Security flaw CVE-2012-2122 in MySQL

**hawkmage** · June 15th, 2012

Just incase you are not aware of this there is a security flaw (CVE-2012-2122) in the MySQL. This vuerability is based on the way the password hash validation is done. There is a 1 in 256 chance that a bad password will match.

The vulnerable systems are primarily 64 bit systems.

Here is a link to more info:
https://community.rapid7.com/communi...-flaw-in-mysql

**haqking** · June 15th, 2012

There are flaws or vulnerabilites in almost all software, you can find a CVE to match most software packages.

https://cve.mitre.org/

What is the uniqueness of this particular one ?

Perhaps i am missing your point ?

**OpSecShellshock** · June 15th, 2012

Well there is already a fairly reliable exploit in MSF I think (well, still 1-in-256, but that's better than cracking passwords), but I'm pretty sure the patch was available before then. It's certainly available (and highly recommended) now.

I suppose there's a pretty convincing argument that MySQL is widely used by people/organizations that are unlikely to patch in a timely manner, which does make it potentially a bigger deal, but yeah, it's really just another vulnerability on the pile.

**wacky_sung** · June 16th, 2012

I don't really care about least i run a server. Using those exploits search engines only reveal known security flaws. I will rather exploit it myself and keep it a secret until someone found it for patch.

**haqking** · June 16th, 2012

Originally Posted by wacky_sung

I don't really care about least i run a server. Using those exploits search engines only reveal known security flaws.

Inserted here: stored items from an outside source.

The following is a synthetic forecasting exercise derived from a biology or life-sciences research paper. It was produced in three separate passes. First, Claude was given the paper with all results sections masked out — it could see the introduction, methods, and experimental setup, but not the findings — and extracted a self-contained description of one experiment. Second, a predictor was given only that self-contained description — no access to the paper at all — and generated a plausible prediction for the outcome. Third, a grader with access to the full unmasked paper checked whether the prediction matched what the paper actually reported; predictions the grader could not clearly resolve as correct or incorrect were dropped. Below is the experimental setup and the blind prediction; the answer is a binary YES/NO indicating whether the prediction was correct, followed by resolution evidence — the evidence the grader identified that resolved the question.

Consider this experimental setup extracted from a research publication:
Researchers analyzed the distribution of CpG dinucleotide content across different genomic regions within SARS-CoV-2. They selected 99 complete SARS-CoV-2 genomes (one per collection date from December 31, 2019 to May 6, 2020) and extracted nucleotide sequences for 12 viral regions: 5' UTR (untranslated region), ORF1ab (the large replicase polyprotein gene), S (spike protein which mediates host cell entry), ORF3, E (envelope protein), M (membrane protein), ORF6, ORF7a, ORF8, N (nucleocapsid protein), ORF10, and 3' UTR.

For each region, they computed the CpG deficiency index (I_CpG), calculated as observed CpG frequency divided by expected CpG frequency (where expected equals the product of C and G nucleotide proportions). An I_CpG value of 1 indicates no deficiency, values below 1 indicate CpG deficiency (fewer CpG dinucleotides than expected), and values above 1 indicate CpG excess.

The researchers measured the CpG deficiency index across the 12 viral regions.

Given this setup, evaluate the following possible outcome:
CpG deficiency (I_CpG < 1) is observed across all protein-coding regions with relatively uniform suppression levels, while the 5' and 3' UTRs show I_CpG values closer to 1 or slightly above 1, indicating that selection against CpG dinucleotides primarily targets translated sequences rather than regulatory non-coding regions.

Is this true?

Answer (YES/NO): NO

I will rather exploit it myself and keep it a secret until someone found it for patch.

If you have the knowledge to exploit it then you have the knowledge to fix/patch it, so why not contribute rather than wait for someone else.

The security community is a collaborative one and any true "hacker" (hacker in the TMRC sense) /security researcher shares their knowledge whether zero day or not.

**wacky_sung** · June 16th, 2012

Oh yeah,so true. Just that i rather remain anonymous than make publicity of it. I think i better stay off here since i have already made my statement clear enough.

http://ubuntuforums.org/showthread.php?t=2004152

**haqking** · June 16th, 2012

Originally Posted by wacky_sung

Oh yeah,so true. Just that i rather remain anonymous than make publicity of it. I think i better stay off here since i have already made my statement clear enough.

http://ubuntuforums.org/showthread.php?t=2004152

LOL, yeah so you have the skillset to exploit zero day and to patch it, but not to remain anonymous ?

anyways moving on swiftly.......

**Dry Lips** · June 17th, 2012

Originally Posted by hawkmage

Just incase you are not aware of this there is a security flaw (CVE-2012-2122) in the MySQL. This vuerability is based on the way the password hash validation is done. There is a 1 in 256 chance that a bad password will match.

The vulnerable systems are primarily 64 bit systems.

Here is a link to more info:
https://community.rapid7.com/communi...-flaw-in-mysql

From the first article you quoted:

So far, the following systems have been confirmed as vulnerable:
Ubuntu Linux 64-bit ( 10.04, 10.10, 11.04, 11.10, 12.04 )

If you have security updates enabled on your server, would this vulnerability be patched automatically?